Russian authorities fined Terek $16,000 and ordered the next two games to be played behind closed doors. To FIFPro's surprise, Gogniev was also fined, $1,600, and banned for six games, for pushing the referee and inciting the attack.

The incident was loaded with ethnic undertones, as Terek complained Gogniev had invited the beating by shouting racial slurs at the club’s representatives.

It gained international resonance after the Russian national football team was photographed in t-shirts bearing slogans in support of Gogniev.

The release of the video comes just hours after Russian Premier League chief Sergei Pryadkin vowed never to make it publicly available for fear of compromising an ongoing police investigation.

The footage, posted on YouTube, shows a group of six men approach Gogniev after he had been dismissed. One man, dressed in a dark leather jacket, appears to strike Gogniev in the face.

A melee ensues, with club officials and substitutes trying to break the two apart. Then a man in green camouflage overalls with a vest approaches Gogniev and throws two punches at him.

Onlookers charge into the ruckus, some attempting to restore order; others appearing to attack Gogniev, who is last seen raising his arms to protect his face as he disappears out of the frame.
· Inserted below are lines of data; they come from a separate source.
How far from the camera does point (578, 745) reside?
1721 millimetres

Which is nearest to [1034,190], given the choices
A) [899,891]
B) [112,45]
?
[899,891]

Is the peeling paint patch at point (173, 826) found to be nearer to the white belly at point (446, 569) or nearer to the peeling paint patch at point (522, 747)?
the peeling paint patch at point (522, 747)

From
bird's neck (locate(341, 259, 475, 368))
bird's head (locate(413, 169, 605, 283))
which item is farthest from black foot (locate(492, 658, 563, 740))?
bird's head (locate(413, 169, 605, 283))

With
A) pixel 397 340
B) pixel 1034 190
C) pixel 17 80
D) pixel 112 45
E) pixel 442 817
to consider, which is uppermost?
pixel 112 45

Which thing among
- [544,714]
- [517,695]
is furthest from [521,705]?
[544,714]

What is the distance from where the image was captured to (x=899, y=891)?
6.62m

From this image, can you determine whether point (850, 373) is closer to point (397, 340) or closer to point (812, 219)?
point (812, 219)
FIFPro said he escaped into the players’ tunnel, where he was apprehended by another group of men in police attire who proceeded to beat him with batons.

“This incident and the way the Russian Federation has handled Gogniev’s case need to be discussed by the Executive Committees of both FIFA and UEFA,” FIFPro said in a website statement.
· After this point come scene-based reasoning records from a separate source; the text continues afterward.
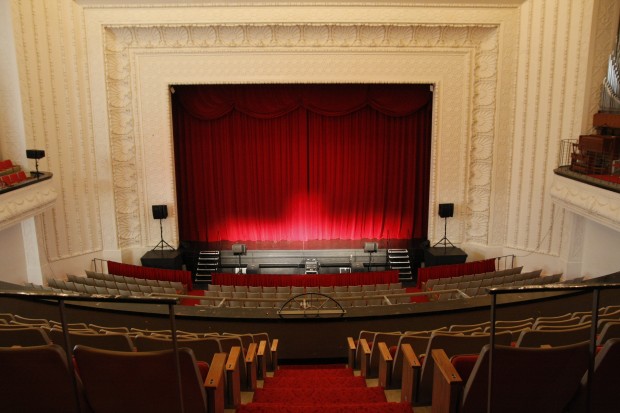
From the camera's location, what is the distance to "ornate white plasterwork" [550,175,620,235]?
31.1ft

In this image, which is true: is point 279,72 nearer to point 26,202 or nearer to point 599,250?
point 26,202

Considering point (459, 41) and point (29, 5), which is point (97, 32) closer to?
point (29, 5)

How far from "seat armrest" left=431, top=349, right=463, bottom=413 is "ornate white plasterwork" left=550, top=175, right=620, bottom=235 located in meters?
7.63

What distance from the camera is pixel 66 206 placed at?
1299 cm

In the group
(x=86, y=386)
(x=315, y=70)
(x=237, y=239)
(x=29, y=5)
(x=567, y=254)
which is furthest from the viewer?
(x=237, y=239)

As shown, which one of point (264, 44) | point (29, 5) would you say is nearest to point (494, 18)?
point (264, 44)

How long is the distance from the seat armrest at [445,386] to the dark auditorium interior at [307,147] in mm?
5679

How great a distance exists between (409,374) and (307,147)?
11.7m

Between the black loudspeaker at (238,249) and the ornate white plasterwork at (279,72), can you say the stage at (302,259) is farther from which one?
the ornate white plasterwork at (279,72)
“FIFPro is still astonished by the ruling made by the Russian Federation (RFS) disciplinary committee in the Gogniev case,” the statement said. “The Russian Federation showed how little respect it has for players' rights.”

Terek Grozny has deep connections with the Kremlin.
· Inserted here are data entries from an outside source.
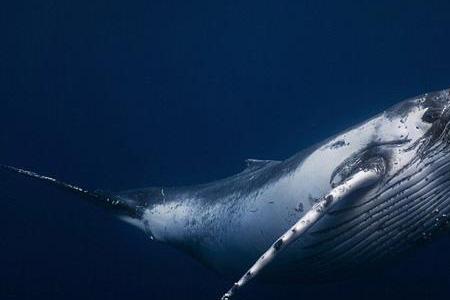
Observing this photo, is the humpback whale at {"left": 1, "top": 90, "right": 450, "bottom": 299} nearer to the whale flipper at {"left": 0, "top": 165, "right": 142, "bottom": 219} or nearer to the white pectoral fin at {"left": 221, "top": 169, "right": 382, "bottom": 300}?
the white pectoral fin at {"left": 221, "top": 169, "right": 382, "bottom": 300}

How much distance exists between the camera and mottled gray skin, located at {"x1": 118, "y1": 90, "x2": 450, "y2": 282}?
3.75 metres

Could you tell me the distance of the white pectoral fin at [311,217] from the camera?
3.12 meters

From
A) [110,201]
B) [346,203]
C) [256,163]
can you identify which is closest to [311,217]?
[346,203]

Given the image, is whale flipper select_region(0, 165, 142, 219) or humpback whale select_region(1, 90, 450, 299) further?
whale flipper select_region(0, 165, 142, 219)

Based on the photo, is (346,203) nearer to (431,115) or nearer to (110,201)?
(431,115)

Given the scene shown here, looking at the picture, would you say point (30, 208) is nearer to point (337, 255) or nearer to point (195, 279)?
point (195, 279)

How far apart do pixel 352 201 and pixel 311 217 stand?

The club's president until Monday was the Kremlin-installed Chechen leader Ramzan Kadyrov, who has in the past called for Vladimir Putin to be the country's president for life.

Kadyrov inherited the post of club president from his father Akhmad Kadyrov, who was assassinated in 2004 in a bomb attack at Terek’s old stadium. Ramzan Kadyrov resigned as the club’s president on Monday.

Rights activists have accused Kadyrov of ignoring the law and running the province as his own personal fiefdom.